Renjun berjinjit hanya untuk menggapai bibir Jaemin, menciumnya lembut dengan tangan yang kemudian naik mengalung pada leher si dominan

Jaemin diam mematung membiarkan Renjun menciumnya, netranya masih terbuka menatap netra Renjun yang tertutup, sedang bibir kecilnya sibuk meraup bibir Jaemin

menit berlalu tanpa Jaemin yang membalas pangutan Renjun, saat kakinya akan kembali menapak, Jaemin menahan pinggangnya, mendorong tubuh yang lebih mungil hingga menabrak pagar pembatas besi, sedikit sakit tapi hanya sekejap karna Jaemin dengan cepat memangut ranumnya dengan rakus

Jaemin memangut belah Cherry itu atas bawah, saat rongga Renjun terbuka, lidahnya masuk melesak, mengabsen deretan giginya, menyapu langit-langit mulutnya, hingga saling membelit lidah satu sama lain

nafas Renjun terengah, akalnya hilang bersamaan dengan tangan Jaemin yang masuk di dalam kemejanya, meraba tubuhnya dengan sensual, udara dingin malam terasa menusuk kulit, mengingat mereka tengah bercumbu di balkon hotel

ciuman Jaemin turun, nafas hangat menerpa perpotongan lehernya, lantas Renjun mengadah memberi akses Jaemin untuk melakukan lebih padanya

Jaemin mencium kulit lehernya lembut, menyesap kulit yang terasa seperti vanilla, manis.
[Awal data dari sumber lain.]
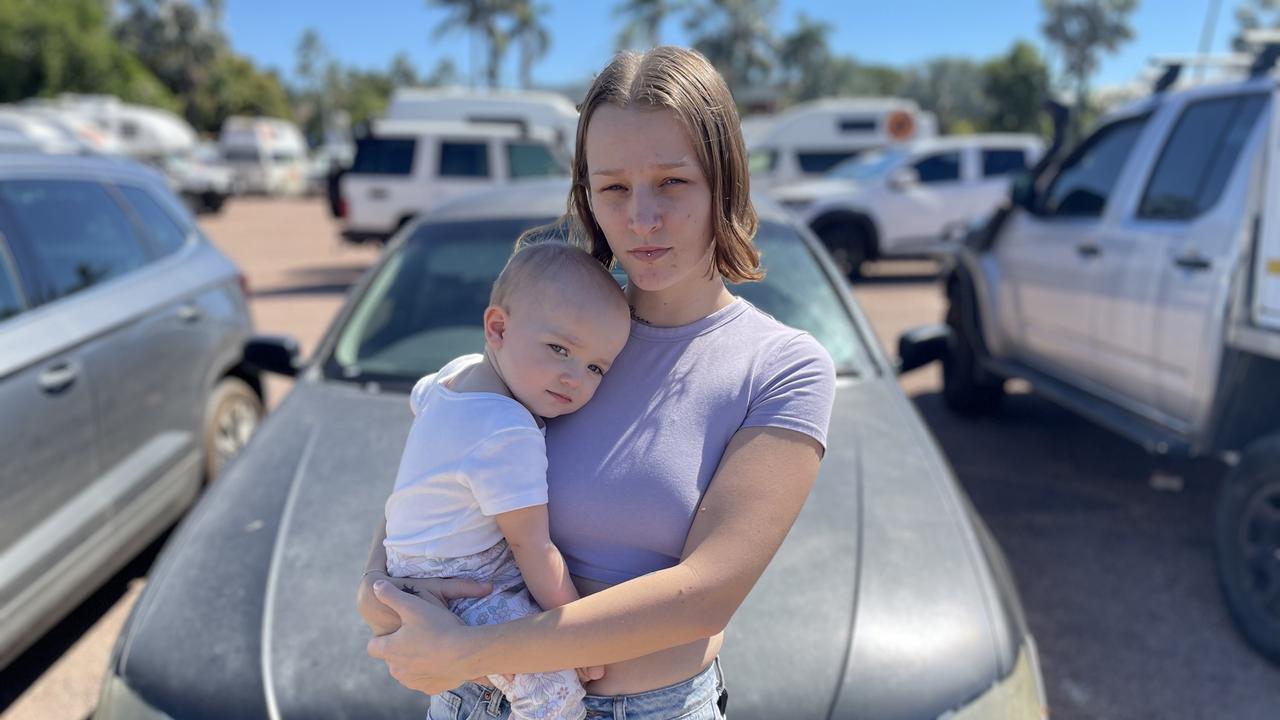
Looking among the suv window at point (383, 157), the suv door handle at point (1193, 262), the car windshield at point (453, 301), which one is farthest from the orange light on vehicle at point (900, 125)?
the car windshield at point (453, 301)

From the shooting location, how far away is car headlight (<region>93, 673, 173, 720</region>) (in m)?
1.73

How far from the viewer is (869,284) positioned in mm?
12648

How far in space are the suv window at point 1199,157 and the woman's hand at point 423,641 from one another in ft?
12.0

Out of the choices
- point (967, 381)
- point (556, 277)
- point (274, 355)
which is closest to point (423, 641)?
point (556, 277)

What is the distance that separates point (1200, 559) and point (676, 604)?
3.75 m

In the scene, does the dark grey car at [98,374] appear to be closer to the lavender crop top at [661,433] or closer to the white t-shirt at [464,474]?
the white t-shirt at [464,474]

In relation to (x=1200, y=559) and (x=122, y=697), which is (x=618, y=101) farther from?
(x=1200, y=559)

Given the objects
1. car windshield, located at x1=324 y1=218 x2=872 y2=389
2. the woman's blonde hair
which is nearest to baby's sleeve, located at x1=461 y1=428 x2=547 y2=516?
the woman's blonde hair

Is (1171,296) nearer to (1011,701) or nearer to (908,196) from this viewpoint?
(1011,701)

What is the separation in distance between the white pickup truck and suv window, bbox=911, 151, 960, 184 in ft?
23.2

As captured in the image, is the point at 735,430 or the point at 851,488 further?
the point at 851,488

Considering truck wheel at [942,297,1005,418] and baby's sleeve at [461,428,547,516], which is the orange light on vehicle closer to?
truck wheel at [942,297,1005,418]

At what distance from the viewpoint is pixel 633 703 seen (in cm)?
121

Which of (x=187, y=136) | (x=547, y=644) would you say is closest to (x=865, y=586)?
(x=547, y=644)
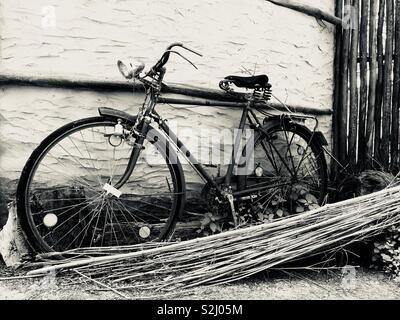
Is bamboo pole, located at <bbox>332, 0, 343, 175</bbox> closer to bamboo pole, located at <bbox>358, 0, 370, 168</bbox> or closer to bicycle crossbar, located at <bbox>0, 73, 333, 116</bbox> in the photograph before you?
bamboo pole, located at <bbox>358, 0, 370, 168</bbox>

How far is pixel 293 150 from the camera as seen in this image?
4051mm

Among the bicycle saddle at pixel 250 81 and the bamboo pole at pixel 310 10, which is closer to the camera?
the bicycle saddle at pixel 250 81

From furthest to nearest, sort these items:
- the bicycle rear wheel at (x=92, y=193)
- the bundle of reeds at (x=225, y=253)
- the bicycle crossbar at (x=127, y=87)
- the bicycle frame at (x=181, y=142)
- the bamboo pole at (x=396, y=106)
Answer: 1. the bamboo pole at (x=396, y=106)
2. the bicycle crossbar at (x=127, y=87)
3. the bicycle frame at (x=181, y=142)
4. the bicycle rear wheel at (x=92, y=193)
5. the bundle of reeds at (x=225, y=253)

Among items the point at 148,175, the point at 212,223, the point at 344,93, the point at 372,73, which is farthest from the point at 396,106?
the point at 148,175

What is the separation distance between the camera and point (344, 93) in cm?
435

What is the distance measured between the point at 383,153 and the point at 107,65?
262 centimetres

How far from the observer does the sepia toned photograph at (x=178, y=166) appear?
111 inches

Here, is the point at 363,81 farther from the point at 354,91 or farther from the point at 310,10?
the point at 310,10

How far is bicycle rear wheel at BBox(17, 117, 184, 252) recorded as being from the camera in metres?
2.90

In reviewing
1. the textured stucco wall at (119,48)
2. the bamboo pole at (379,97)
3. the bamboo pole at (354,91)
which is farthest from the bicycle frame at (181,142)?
the bamboo pole at (379,97)

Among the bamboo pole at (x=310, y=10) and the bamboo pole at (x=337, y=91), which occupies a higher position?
the bamboo pole at (x=310, y=10)

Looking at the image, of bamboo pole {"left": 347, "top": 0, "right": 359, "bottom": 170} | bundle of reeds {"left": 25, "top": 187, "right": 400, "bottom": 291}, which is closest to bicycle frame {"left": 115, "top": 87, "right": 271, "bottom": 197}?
bundle of reeds {"left": 25, "top": 187, "right": 400, "bottom": 291}

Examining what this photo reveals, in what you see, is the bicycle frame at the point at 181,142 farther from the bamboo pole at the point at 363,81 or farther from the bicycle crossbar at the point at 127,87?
the bamboo pole at the point at 363,81

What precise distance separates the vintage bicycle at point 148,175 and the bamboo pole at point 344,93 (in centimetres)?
52
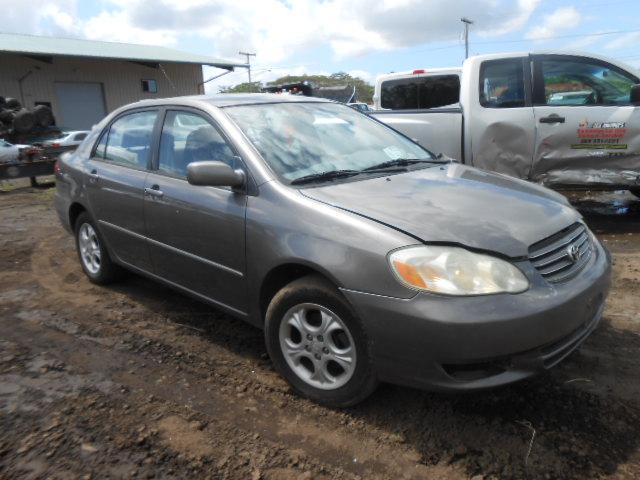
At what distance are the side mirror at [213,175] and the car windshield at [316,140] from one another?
23 cm

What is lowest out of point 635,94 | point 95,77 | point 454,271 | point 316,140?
point 454,271

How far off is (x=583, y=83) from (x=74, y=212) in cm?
565

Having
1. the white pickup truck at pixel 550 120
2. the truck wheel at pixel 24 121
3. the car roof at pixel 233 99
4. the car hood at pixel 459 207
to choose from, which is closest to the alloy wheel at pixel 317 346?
the car hood at pixel 459 207

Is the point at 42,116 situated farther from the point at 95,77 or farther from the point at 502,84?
the point at 502,84

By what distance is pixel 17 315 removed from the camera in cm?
428

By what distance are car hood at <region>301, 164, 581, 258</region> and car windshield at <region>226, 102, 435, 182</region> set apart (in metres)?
Result: 0.26

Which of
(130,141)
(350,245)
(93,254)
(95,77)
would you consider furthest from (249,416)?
(95,77)

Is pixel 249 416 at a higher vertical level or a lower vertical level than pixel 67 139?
lower

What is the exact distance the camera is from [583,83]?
20.6ft

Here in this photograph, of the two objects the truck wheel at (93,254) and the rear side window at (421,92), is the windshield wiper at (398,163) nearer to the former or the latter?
the truck wheel at (93,254)

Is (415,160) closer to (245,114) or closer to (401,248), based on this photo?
(245,114)

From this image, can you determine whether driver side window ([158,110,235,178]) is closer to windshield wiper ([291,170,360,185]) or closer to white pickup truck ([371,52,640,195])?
windshield wiper ([291,170,360,185])

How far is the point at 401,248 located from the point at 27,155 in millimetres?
12235

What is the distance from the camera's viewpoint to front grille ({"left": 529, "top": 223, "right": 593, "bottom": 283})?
2.59 meters
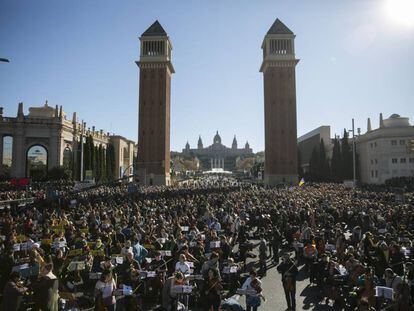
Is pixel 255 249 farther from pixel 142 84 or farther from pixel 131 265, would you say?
pixel 142 84

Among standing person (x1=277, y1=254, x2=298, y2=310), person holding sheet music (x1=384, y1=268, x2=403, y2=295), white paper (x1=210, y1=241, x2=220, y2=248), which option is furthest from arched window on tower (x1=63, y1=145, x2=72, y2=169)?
person holding sheet music (x1=384, y1=268, x2=403, y2=295)

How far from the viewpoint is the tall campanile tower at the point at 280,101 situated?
226ft

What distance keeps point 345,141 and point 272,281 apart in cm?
6026

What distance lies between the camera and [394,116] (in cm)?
6938

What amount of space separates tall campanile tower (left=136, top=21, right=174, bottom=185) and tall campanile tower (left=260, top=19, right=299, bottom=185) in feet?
73.5

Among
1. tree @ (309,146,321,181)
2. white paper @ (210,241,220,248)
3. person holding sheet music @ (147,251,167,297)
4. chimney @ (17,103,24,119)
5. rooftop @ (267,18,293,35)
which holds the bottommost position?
person holding sheet music @ (147,251,167,297)

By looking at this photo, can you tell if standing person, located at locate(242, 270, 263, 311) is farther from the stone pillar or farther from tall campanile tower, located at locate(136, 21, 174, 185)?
tall campanile tower, located at locate(136, 21, 174, 185)

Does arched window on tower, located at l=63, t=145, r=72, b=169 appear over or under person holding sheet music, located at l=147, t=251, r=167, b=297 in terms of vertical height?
over

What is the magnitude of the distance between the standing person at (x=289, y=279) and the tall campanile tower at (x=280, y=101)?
6008 cm

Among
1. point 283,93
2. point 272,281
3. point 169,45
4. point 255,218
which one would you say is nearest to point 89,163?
point 169,45

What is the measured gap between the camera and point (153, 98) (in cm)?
7350

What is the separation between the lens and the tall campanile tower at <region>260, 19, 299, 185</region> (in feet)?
226

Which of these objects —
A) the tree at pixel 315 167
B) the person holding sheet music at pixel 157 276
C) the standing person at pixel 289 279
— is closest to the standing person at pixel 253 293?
the standing person at pixel 289 279

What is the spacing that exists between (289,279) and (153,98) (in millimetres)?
67880
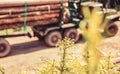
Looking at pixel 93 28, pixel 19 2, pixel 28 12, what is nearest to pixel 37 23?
pixel 28 12

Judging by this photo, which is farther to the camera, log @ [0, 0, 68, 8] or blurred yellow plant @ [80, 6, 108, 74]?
log @ [0, 0, 68, 8]

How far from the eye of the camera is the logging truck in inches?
453

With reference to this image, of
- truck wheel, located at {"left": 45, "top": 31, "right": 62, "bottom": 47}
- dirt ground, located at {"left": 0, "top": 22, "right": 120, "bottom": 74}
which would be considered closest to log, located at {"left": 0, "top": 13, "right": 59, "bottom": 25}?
truck wheel, located at {"left": 45, "top": 31, "right": 62, "bottom": 47}

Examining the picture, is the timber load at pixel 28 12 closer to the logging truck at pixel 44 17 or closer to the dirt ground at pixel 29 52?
the logging truck at pixel 44 17

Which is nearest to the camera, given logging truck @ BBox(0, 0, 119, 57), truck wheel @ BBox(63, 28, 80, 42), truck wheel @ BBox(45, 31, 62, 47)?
logging truck @ BBox(0, 0, 119, 57)

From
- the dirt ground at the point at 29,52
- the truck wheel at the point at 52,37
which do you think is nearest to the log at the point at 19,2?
the truck wheel at the point at 52,37

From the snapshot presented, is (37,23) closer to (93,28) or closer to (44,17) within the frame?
(44,17)

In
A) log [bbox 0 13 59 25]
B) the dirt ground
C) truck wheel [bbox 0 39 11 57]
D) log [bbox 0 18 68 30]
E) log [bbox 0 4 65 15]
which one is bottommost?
the dirt ground

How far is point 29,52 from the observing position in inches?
484

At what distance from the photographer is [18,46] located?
43.4 feet

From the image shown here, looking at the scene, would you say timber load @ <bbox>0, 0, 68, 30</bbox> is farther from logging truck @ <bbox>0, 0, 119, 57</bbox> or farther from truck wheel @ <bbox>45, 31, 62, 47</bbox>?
truck wheel @ <bbox>45, 31, 62, 47</bbox>

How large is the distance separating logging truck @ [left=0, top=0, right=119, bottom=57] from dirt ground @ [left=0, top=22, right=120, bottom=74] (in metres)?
0.45

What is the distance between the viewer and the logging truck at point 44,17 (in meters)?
11.5

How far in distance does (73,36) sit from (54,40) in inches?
46.5
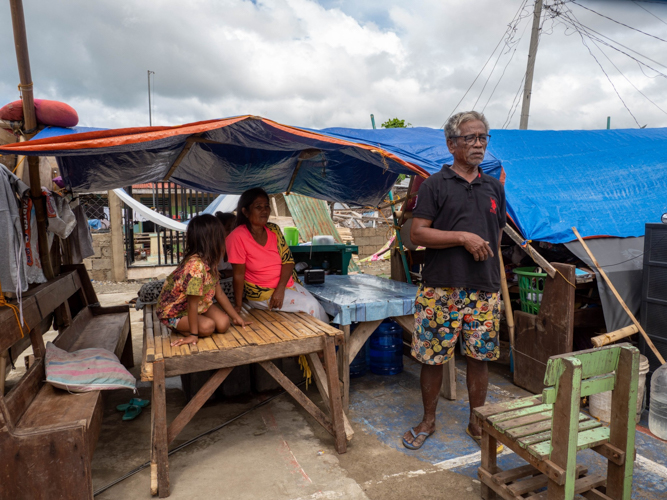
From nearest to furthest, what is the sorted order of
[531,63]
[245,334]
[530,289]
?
[245,334]
[530,289]
[531,63]

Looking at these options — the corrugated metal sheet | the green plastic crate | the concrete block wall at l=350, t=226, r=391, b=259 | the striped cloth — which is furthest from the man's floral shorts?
the concrete block wall at l=350, t=226, r=391, b=259

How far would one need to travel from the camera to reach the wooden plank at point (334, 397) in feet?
9.52

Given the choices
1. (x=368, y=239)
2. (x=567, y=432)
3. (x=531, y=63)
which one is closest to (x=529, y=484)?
(x=567, y=432)

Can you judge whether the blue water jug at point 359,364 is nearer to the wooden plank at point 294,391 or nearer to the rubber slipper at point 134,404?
the wooden plank at point 294,391

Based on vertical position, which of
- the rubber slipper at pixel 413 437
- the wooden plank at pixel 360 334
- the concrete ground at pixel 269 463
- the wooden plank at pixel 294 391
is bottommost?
the concrete ground at pixel 269 463

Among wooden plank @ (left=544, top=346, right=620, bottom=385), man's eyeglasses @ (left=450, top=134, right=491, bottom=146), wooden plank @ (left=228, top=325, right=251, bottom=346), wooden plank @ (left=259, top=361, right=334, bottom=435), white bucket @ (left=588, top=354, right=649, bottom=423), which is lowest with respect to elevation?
white bucket @ (left=588, top=354, right=649, bottom=423)

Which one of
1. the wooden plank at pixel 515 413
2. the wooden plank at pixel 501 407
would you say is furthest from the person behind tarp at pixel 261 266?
the wooden plank at pixel 515 413

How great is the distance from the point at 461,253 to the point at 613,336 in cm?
170

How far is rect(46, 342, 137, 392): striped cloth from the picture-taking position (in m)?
2.73

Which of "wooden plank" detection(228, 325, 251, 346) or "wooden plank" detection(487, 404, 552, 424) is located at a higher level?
"wooden plank" detection(228, 325, 251, 346)

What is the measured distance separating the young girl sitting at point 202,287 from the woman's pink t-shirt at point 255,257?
1.76 feet

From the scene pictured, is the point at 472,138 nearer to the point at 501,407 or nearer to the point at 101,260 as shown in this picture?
the point at 501,407

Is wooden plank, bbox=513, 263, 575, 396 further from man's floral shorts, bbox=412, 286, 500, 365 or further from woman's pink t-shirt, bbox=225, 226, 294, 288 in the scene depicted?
woman's pink t-shirt, bbox=225, 226, 294, 288

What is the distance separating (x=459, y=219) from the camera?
2691 mm
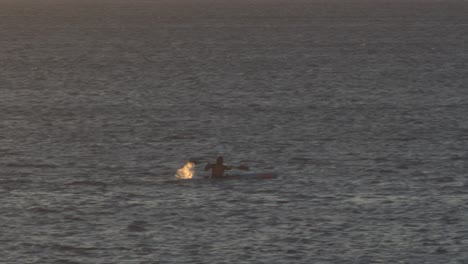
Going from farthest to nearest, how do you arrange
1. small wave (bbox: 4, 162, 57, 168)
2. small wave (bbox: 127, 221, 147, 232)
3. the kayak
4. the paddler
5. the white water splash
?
small wave (bbox: 4, 162, 57, 168) → the white water splash → the kayak → the paddler → small wave (bbox: 127, 221, 147, 232)

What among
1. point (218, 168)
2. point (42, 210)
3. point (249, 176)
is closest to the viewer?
point (42, 210)

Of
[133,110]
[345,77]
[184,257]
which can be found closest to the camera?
[184,257]

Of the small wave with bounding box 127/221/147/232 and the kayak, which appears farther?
the kayak

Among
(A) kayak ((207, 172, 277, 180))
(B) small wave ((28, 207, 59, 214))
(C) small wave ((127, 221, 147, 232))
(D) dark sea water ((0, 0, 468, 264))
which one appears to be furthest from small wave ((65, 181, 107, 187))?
(C) small wave ((127, 221, 147, 232))

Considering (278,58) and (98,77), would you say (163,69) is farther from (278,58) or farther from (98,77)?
(278,58)

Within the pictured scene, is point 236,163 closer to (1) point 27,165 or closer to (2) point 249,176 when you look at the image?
(2) point 249,176

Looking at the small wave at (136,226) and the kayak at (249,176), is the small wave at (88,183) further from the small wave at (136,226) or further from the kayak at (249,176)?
the small wave at (136,226)

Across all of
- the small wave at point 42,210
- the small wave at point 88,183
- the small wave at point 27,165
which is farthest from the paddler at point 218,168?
the small wave at point 27,165

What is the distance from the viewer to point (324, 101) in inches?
4026

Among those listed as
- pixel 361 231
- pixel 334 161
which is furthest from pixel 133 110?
pixel 361 231

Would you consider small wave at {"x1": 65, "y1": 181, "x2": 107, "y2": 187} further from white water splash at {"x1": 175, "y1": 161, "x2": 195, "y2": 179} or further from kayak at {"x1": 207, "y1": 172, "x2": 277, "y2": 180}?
kayak at {"x1": 207, "y1": 172, "x2": 277, "y2": 180}

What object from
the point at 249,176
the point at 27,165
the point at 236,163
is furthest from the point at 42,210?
the point at 236,163

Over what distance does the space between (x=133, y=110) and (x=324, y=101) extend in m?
17.3

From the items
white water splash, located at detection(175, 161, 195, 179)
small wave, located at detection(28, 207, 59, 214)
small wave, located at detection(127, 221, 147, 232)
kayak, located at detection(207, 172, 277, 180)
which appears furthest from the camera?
white water splash, located at detection(175, 161, 195, 179)
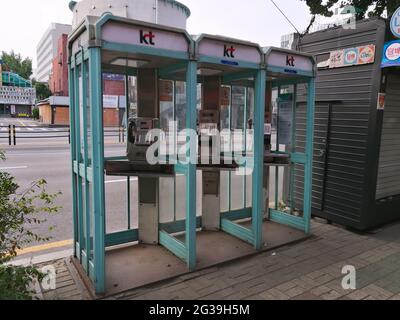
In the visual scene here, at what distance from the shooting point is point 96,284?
2.95 metres

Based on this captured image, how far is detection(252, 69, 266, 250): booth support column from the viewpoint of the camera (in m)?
3.79

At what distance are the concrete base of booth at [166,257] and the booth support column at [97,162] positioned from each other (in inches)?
10.5

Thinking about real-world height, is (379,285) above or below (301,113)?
below

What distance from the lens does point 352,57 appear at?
4.52 meters

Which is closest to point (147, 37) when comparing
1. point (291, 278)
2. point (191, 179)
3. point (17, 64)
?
point (191, 179)

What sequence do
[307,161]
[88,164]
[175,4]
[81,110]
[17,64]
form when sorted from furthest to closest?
[17,64]
[175,4]
[307,161]
[81,110]
[88,164]

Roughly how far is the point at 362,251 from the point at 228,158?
195 centimetres

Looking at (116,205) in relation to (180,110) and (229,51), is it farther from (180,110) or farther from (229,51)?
(229,51)

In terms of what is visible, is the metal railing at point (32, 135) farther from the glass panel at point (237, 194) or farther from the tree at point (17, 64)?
the tree at point (17, 64)

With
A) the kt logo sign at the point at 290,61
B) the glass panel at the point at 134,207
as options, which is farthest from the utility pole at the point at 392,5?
the glass panel at the point at 134,207

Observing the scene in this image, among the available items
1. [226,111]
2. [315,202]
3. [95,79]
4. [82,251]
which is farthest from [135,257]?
[315,202]

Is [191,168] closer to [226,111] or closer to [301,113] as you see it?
[226,111]

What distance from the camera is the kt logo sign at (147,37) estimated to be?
2936mm

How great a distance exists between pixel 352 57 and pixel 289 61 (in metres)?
1.11
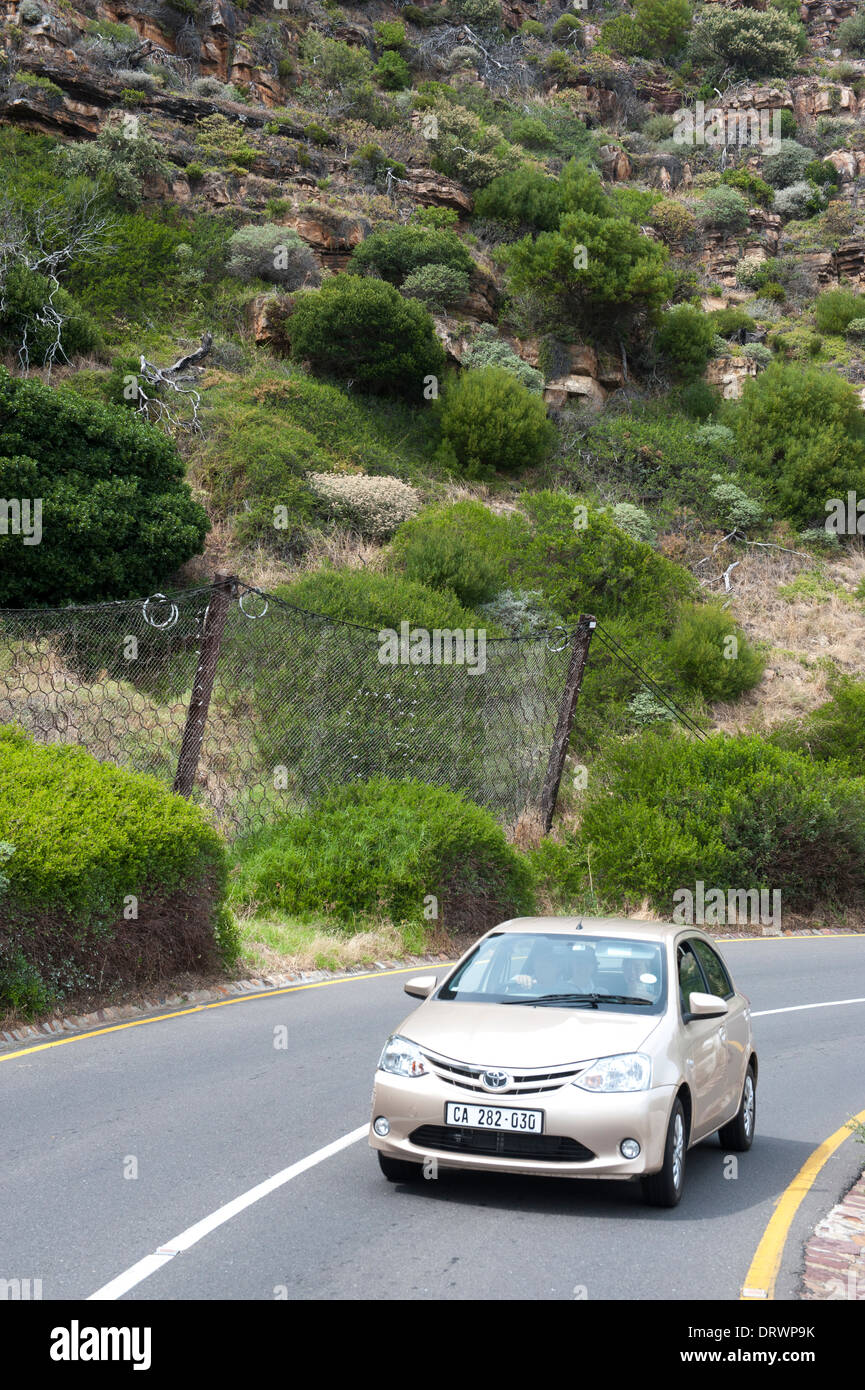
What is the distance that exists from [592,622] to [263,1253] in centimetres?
1478

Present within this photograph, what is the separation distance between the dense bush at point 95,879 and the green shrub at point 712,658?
67.0 feet

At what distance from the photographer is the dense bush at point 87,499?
23.6m

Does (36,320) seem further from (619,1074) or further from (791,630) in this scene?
(619,1074)

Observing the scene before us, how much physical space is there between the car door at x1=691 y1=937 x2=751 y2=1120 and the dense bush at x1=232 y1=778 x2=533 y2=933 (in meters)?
7.56

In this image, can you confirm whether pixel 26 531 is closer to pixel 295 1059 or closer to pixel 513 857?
pixel 513 857

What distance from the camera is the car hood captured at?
5.75m

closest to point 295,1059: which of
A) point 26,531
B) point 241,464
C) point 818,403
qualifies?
point 26,531

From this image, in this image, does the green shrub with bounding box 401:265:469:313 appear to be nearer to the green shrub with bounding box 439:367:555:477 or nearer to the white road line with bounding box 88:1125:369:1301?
the green shrub with bounding box 439:367:555:477

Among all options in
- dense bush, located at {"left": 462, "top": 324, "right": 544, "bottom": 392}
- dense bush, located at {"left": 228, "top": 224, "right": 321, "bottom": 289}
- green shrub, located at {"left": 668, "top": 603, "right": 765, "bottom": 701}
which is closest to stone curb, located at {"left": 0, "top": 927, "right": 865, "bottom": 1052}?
green shrub, located at {"left": 668, "top": 603, "right": 765, "bottom": 701}

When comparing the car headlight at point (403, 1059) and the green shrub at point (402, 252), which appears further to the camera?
the green shrub at point (402, 252)

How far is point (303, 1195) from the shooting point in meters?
6.00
puas memberi beberapa tanda pada leher Renjun, Jaemin kembali menyesap belah ranum submissifnya, tangan nakalnya bergerak melepas tiga kancing atas kemeja Renjun

mengusap dada yang terasa halus, sesekali memelintir puting merah jambu itu yang mana mampu membuat si empu mendesah frustasi.